Alors que le pays retient son souffle dans l’attente d’une élection présidentielle déjà marquée par la controversée disqualification du Professeur Maurice Kamto, le témoignage poignant recueilli par nos soins lève le voile sur la répression qui s’abat sur les voix dissidentes. C’est sa mère, Maman Makengne Martine, qui a rapporté au Faucon d’Afrique le calvaire de son fils, Hubert Fosso. Son récit est un chemin de croix moderne, une preuve glaçante de l’état des libertés fondamentales au Cameroun.
De la chanson patriotique à l’enfer terrestre : le début des cauchemars
Tout a commencé par un acte pacifique. Comme d’autres, Hubert Fosso et ses camarades ont exprimé leur désaccord face à l’exclusion du candidat Kamto en entonnant des chants patriotiques. Une manifestation silencieuse, sans violence. La réponse des autorités a été d’une brutalité militaire. En quelques minutes, une escouade lourdement armée les a encerclés, frappés, et embarqués de force. « Une brutalité indescriptible », rapporte sa mère, encore sous le choc des événements qui lui ont été décrits.

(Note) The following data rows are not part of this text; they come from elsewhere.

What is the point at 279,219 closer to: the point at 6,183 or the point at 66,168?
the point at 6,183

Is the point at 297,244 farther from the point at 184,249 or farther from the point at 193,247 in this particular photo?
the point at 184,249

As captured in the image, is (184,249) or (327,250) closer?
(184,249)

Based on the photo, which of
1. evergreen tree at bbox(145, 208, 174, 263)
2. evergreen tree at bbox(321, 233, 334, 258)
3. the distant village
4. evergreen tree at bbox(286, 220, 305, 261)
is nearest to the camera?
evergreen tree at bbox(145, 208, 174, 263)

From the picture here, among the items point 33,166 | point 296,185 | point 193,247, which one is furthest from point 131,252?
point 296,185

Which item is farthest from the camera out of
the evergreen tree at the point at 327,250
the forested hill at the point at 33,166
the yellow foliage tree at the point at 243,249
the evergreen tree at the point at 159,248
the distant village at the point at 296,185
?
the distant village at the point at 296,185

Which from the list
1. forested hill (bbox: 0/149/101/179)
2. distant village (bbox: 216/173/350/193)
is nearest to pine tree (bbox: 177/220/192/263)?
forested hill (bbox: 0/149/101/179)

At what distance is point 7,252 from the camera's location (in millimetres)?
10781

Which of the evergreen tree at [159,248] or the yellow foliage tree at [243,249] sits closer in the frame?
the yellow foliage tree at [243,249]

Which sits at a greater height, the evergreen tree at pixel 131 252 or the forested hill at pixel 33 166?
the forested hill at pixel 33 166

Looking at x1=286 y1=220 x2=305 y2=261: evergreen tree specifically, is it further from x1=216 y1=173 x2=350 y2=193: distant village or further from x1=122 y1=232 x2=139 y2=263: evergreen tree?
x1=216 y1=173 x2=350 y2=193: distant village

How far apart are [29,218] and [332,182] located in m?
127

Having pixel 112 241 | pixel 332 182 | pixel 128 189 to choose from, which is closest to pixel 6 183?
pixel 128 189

Direction un lieu souterrain, une cellule improvisée, sombre et insalubre. C’est là que le prétexte de la « sécurité nationale » a basculé dans l’absurde. La découverte fortuite d’une carte bancaire et d’un titre de transport canadien dans ses effets personnels a suffi à transformer Hubert Fosso aux yeux de ses geôliers en un dangereux « membre de la Brigade Anti-Sardinards (BAS) », une étiquette infamante et sans preuve.
Trois jours de torture : la famille face au mur du déni
Pendant 72 heures, Hubert Fosso a été soumis à un traitement inhumain. « Battu à répétition, insulté pour ses opinions et son ethnie, privé de sommeil, menacé de mort », énumère Maman Makengne Martine, la voix nouée d’angoisse. Les tortionnaires lui auraient asséné que « les opposants comme lui n’ont pas leur place au Cameroun ». Pendant ce calvaire, à l’extérieur, sa famille se heurtait au mur du déni. Sa mère et son cousin, M. Mba Takem Romaric, se sont vus refuser tout accès, les agents niant même sa détention. « Ils nous traitaient comme si nous inventions son existence. C’était une torture psychologique », confie-t-elle au Faucon d’Afrique, décrivant une stratégie de disparition forcée temporaire visant à semer la terreur et l’impuissance.
Une libération rocambolesque et une fuite semée d’embûches
Sa libération, intervenue de nuit grâce à un avocat. Revêtu de haillons, il est jeté dans un taxi avec pour seule consigne : fuir Yaoundé pour Douala, et vite. Mais la chasse à l’homme ne faisait que commencer. Deux jours plus tard, les gendarmes frappaient à sa porte à Douala. La traque était relancée.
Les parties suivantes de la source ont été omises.